* Start GIVEN DATA *

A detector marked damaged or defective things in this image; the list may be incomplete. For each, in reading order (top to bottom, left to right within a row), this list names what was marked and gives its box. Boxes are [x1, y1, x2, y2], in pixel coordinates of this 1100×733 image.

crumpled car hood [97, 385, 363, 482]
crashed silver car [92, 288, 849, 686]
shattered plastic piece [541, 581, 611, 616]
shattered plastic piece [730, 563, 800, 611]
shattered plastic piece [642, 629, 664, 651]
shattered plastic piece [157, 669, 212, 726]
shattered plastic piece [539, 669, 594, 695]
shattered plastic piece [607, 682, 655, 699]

* End GIVEN DATA *

◆ **WORK TO DO**: Copy out the data above again, substituting "broken" for every "damaged" and keeping everything else the same.

◆ **REPLY**:
A detector marked broken or defective things in this image; the list may be incomplete. For each, in reading order (top to bottom, left to right within a row), this list names what was marked and gives its box. Boxes are [x1, y1, x2, y2], in pixel coordinates of this 1100×733 image.

crumpled car hood [97, 385, 363, 482]
crashed silver car [92, 288, 849, 686]
shattered plastic piece [541, 581, 611, 616]
shattered plastic piece [730, 563, 800, 611]
shattered plastic piece [642, 629, 664, 651]
shattered plastic piece [157, 669, 212, 726]
shattered plastic piece [539, 669, 594, 695]
shattered plastic piece [607, 682, 655, 699]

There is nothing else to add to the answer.